TEXTO:
○ ○ ○ ○
Para empezar, El motín del Caine (1954) tiene en su base un importante condicionante: la Marina estadounidense aceptó colaborar en el rodaje a cambio de que el nombre y el honor de esa institución quedaran salvaguardados. De ahí la advertencia inicial en la que se aclara que en la Marina de los Estados Unidos jamás tuvo lugar motín alguno. Y también la extraña y forzada escena final donde un Mel Ferrer borracho (hecho éste en el que podemos buscar un justificante a su absurdo discurso) hace una sentida declaración alabando la valentía de marinos como el capitán Queeg, gracias a los cuáles se salvaguardó la libertad y la integridad de la patria. Como broche final, la dedicatoria de la película a dicha Marina.
Es evidente el tufillo rancio de tales detalles. Inevitables tal vez. A cambio de esas concesiones, Edward Dmytrick pudo rodar en auténticos navíos de guerra americanos, lo que es sin duda un plus a favor de la película.
○ ○ ○ ○
Datos de comprensión de gráficos:
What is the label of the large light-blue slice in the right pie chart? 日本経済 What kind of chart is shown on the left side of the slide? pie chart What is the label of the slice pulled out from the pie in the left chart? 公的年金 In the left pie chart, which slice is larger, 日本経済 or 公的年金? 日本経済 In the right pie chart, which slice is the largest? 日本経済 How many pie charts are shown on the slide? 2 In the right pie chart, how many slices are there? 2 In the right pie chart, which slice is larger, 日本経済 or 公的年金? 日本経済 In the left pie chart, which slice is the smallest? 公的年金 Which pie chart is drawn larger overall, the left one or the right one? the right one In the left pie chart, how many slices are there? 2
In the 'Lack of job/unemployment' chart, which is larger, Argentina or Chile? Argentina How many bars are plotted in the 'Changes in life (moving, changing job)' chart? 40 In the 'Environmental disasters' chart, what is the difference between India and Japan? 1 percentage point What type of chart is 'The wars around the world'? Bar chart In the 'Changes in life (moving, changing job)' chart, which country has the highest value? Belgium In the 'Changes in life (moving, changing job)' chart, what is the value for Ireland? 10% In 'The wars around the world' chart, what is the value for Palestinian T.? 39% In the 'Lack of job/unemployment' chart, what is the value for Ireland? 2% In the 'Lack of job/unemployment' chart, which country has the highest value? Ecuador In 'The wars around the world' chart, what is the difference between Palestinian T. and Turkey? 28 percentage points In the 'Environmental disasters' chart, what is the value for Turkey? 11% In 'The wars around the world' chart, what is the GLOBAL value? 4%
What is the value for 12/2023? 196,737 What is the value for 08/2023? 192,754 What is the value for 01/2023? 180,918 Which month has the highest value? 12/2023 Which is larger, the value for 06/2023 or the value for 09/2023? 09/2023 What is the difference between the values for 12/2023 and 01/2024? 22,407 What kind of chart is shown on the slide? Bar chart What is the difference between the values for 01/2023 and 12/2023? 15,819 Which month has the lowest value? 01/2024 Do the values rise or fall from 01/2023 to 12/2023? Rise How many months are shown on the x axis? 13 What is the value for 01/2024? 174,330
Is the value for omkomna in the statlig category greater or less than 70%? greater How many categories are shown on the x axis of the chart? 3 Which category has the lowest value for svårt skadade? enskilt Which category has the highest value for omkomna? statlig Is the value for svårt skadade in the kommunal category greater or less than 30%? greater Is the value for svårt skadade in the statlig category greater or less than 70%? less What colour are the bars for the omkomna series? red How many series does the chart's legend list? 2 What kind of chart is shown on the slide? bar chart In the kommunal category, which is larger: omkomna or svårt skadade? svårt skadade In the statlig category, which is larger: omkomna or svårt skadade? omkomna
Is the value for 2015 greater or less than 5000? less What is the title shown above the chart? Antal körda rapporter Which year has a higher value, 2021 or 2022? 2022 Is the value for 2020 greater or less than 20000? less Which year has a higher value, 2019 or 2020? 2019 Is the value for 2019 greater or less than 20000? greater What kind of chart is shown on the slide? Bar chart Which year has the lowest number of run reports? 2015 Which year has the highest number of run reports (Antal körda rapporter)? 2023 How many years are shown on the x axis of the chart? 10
○ ○ ○ ○
Prolonga el texto sobre El motín del Caine a partir de su última oración.

RESULTADO:
Salvando este escollo, la verdad es que la película es un film notable en líneas generales. Hemos de aclarar que, a pesar de ser una película ambientada en la Segunda Guerra Mundial, el tono bélico se queda casi a nivel de decorado. La película tiene unos momentos de acción muy limitados, para lo que se usan escenas reales empastadas en la trama, pero el argumento se centra en el drama personal de los oficiales del Caine. Lo verdaderamente interesante del film son pues las relaciones entre los oficiales, sus diferencias, sus choques y la manera tan sutíl e inteligente en que el guión va dibujando la personalidad de los protagonistas, desde el joven oficial inexperto y con la cabeza llena de fantasías acerca de su trabajo, encarnado por un apuesto pero un tanto inexpresivo Robert Francis, pasando por el oportunista Lt. Tom Keefer (Fred MacMurray), el responsable Lt. Steve Maryk (Van Johnson), hasta llegar al paranoico capitán Queeg (Humphrey Bogart). Sin duda, este juego de personalidades, que además se alejan de la simplificación y son presentadas con un registro de matices de lo más variado, es lo mejor de la película y lo que la convierte en un film bastante interesante y original.
Quizá el problema resida en que, con vistas a su explotación comercial, esta parte del drama se acortara un tanto, para reducir las tres horas iniciales de duración, perdiéndose quizá más matices interesantes de este análisis psicológico de los protagonistas y, en cambio, se aderezara la trama con una historia de amor un tanto superficial y que no termina de encajar con la trama principal. Otro peaje más que debió pagar el argumento, basado en un best seller de la época.
Aún así, el relato sigue conservando una base sólida y los personajes permanecen claramente dibujados.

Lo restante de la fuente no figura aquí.